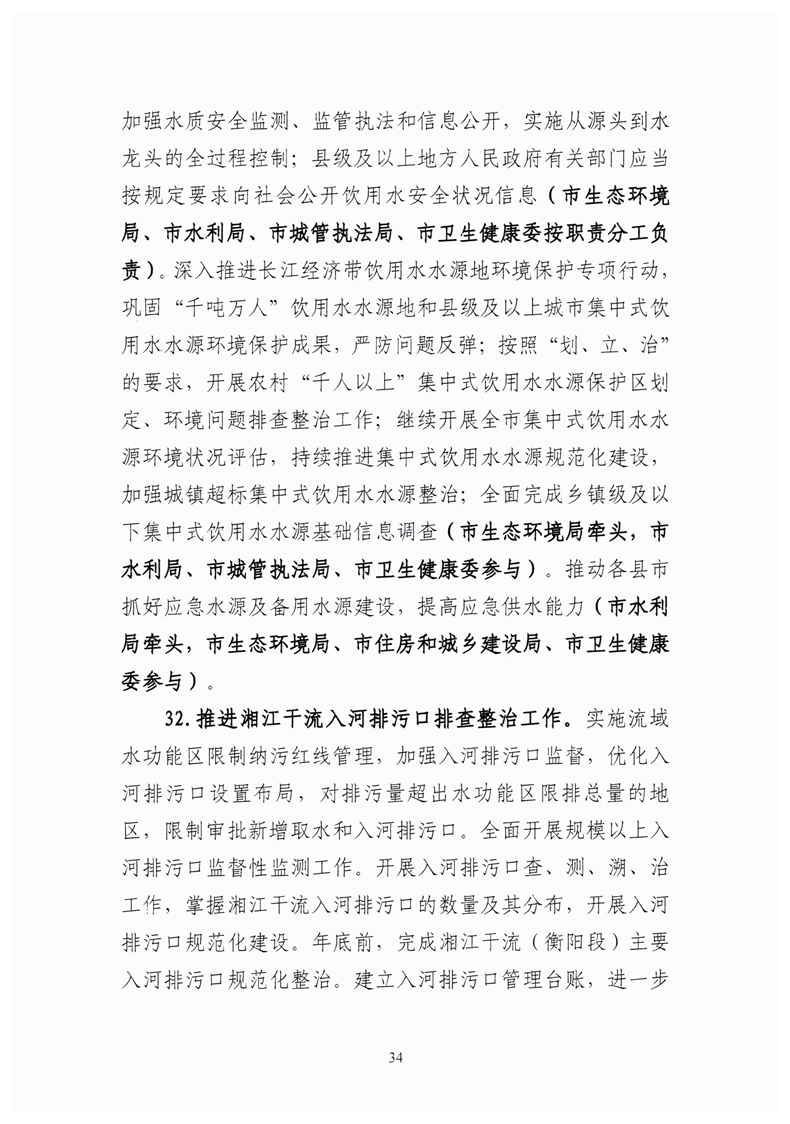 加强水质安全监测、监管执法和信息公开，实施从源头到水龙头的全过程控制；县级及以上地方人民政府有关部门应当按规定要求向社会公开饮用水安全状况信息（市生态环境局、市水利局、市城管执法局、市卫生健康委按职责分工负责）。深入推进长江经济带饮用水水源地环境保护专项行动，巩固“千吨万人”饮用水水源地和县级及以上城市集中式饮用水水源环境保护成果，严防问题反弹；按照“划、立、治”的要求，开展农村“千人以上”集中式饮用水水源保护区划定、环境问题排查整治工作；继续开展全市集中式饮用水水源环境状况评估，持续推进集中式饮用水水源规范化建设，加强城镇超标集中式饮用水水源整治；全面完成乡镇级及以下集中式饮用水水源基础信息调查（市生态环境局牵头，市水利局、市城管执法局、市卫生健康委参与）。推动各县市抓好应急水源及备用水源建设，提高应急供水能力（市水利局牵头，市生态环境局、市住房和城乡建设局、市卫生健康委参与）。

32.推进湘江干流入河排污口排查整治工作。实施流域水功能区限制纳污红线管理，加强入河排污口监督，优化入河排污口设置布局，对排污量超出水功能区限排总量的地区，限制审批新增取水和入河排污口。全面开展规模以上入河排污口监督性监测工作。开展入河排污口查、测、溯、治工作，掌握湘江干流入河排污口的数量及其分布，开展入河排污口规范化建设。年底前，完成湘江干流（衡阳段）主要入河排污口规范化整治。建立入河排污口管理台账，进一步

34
--
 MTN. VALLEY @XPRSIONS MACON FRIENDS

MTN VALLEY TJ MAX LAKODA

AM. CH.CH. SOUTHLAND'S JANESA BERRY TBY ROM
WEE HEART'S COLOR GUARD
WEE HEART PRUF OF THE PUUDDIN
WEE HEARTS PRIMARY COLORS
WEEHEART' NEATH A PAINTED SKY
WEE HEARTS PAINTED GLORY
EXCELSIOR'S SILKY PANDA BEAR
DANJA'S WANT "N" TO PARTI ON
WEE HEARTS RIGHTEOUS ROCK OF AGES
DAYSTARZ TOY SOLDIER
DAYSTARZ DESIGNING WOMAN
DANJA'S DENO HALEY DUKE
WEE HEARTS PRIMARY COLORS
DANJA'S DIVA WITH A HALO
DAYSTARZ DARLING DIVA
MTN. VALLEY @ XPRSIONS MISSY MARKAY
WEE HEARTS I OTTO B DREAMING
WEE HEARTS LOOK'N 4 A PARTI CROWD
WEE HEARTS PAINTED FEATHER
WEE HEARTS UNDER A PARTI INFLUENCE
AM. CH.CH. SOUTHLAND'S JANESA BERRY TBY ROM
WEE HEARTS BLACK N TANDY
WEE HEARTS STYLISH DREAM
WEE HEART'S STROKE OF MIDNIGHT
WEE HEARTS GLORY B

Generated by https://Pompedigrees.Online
--
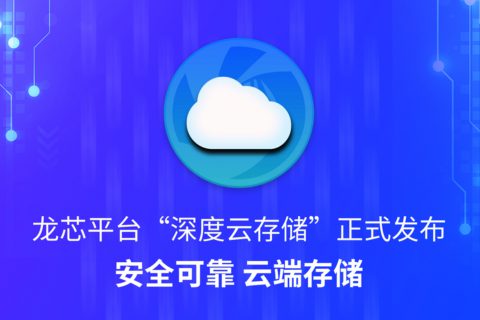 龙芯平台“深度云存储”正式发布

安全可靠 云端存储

Problem to work on: Using the entries above, return exactly the lines from the line with "WEE HEARTS GLORY B" to the line with "Generated by https://Pompedigrees.Online", counting both of those lines.

Solved exercise:
WEE HEARTS GLORY B

Generated by https://Pompedigrees.Online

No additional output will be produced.